A questão que se põe é outra. Como é possível prender-se alguém preventivamente e depois não conseguir produzir uma acusação no espaço de seis, sete, oito meses. Então os pressupostos que servem para manter alguém preso preventivamente não são suficientemente fortes e consistentes para obter uma condenação dessa pessoa em julgamento? Reside aqui uma contradição incompreensível: pode dizer-se que os pressupostos da prisão preventiva estão essencialmente direccionados para a boa prossecução do inquérito, mas não pode olvidar-se que todo o tempo que é passado em prisão preventiva é descontado no tempo de prisão que efectivamente venha a ser aplicada ao arguido, o que significa que esta prisão dói tanto como a outra. É precisamente a mesma coisa: os piolhos e os percevejos que existem na cela do preso preventivo não são diferentes do que existem na cela do preso condenado.

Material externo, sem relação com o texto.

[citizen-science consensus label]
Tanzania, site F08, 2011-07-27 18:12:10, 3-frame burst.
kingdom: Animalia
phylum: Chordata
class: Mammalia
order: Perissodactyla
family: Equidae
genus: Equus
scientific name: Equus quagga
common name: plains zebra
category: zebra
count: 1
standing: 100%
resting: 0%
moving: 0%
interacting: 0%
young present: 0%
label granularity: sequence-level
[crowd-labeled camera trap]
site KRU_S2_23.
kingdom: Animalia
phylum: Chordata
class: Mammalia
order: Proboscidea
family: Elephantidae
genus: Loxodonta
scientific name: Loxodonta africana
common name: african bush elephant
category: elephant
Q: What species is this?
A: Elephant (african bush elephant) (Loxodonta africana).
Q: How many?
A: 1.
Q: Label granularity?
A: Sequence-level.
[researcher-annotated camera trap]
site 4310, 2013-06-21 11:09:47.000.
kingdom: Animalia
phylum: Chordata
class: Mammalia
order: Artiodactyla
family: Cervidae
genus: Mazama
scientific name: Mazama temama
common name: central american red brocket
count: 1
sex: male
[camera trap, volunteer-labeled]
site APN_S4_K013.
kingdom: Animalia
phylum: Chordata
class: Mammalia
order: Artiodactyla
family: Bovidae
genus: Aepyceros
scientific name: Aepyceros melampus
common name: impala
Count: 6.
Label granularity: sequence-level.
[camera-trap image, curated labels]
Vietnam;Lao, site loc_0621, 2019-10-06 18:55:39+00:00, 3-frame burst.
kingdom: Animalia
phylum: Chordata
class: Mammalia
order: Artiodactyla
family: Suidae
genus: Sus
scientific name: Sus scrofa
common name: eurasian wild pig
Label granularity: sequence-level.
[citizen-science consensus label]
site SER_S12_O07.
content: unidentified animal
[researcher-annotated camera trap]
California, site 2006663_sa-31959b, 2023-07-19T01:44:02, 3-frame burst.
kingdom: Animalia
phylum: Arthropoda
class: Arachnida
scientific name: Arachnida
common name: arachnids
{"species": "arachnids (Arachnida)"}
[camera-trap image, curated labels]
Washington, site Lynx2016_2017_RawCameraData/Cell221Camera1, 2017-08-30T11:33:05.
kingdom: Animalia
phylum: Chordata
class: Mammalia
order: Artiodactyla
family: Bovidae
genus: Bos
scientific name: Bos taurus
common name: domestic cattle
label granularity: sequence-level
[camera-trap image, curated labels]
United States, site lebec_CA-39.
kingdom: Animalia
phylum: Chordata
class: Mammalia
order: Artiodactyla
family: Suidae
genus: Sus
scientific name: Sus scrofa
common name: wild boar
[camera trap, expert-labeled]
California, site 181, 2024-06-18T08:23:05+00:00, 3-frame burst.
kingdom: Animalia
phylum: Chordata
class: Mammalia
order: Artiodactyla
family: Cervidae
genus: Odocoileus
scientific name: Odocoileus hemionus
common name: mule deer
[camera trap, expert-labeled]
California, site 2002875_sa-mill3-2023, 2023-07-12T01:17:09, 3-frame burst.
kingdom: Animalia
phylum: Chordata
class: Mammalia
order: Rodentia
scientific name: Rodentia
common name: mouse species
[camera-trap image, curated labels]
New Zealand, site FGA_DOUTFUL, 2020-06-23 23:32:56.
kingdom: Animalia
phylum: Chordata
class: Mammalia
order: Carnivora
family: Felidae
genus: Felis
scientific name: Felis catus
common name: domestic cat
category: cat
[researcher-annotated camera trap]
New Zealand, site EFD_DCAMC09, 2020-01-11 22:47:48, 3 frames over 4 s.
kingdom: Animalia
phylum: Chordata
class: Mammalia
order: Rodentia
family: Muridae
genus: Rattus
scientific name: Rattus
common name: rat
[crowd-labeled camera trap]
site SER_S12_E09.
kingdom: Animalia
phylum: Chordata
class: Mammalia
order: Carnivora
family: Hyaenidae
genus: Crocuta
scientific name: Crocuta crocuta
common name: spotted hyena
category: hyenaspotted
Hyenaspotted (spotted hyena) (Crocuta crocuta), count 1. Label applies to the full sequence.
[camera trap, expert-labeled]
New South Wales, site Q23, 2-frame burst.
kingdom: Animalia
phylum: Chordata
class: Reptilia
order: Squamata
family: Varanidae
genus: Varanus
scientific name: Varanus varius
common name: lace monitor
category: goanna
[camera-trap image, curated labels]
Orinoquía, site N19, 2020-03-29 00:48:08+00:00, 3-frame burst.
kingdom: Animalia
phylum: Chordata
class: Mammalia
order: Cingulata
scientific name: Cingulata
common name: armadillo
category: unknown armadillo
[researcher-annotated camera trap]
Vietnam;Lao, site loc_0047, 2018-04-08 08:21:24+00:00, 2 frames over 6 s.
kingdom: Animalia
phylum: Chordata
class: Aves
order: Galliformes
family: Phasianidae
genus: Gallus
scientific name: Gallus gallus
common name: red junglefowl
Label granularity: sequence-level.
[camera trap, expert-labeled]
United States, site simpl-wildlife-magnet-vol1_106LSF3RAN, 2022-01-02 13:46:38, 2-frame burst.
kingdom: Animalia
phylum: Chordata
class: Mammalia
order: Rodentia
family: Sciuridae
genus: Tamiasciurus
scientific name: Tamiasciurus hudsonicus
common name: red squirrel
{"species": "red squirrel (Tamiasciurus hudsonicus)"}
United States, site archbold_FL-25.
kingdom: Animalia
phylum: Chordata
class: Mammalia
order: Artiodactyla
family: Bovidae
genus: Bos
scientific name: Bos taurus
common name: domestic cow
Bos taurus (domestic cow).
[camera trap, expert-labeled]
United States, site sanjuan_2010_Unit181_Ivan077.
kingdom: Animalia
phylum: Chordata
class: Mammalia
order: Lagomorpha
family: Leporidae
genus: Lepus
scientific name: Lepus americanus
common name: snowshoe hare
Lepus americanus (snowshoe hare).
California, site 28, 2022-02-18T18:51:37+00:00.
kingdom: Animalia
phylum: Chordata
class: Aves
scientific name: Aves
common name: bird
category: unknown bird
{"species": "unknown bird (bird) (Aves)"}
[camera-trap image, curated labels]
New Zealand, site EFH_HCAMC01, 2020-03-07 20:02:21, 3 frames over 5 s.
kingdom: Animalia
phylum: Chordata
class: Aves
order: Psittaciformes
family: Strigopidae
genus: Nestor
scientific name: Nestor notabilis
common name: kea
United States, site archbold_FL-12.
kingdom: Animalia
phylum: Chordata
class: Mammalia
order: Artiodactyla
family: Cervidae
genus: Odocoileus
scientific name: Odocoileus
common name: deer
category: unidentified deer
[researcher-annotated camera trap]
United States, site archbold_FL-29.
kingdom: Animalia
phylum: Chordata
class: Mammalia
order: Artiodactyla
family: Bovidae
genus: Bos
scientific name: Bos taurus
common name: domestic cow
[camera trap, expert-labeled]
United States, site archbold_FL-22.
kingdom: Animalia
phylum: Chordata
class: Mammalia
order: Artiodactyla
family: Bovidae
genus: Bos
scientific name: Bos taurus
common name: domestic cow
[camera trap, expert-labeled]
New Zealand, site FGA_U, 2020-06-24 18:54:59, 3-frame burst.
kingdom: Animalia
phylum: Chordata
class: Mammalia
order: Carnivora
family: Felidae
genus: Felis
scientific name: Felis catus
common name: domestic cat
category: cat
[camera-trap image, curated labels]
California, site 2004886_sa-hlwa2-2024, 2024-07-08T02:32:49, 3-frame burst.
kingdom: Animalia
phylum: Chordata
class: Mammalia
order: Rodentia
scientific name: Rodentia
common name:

Portanto, quando se prende alguém preventivamente, a investigação já tem de estar suficientemente consolidada e avançada a ponto de permitir o julgamento num curto espaço de tempo. É necessário fazer perícias de última hora – façam-se; é necessário esperar por documentação relevante – espere-se; é necessário preparar toda a logística do julgamento – prepare-se. Mas não se mantenha ninguém atrás das grades porque a polícia e o MP não são competentes o suficiente para investigar os suspeitos no seu habitat natural.
Dá a impressão que a lei não permite escutas telefónicas, que a lei não permite fazer localização celular, que a lei não permite fazer apreensões de correspondência, que a lei não permite fazer filmagens, que a lei não permite tirar fotos, que a lei não permite fazer vigilâncias, que a lei não permite fazer seguimentos, que a lei não permite fazer buscas, que a lei não permite fazer revistas, que a lei não permite fazer exames, que a lei não permite fazer perícias, que a lei não permite interrogar testemunhas, que a lei não permite fazer acareações. A lei permitiu e permite tudo isto e mais qualquer coisa. Inclusive a lei, entenda-se outras leis, permitiram construir melhores instalações para as polícias (o corpo superior de policia criminal não pode queixar-se dos milhões que foram gastos na sua luxuosa sede), permitiram comprar mais e melhores viaturas, permitiram adquirir material e equipamento mais moderno e permitiram, dentro do possível, remunerar melhor o pessoal.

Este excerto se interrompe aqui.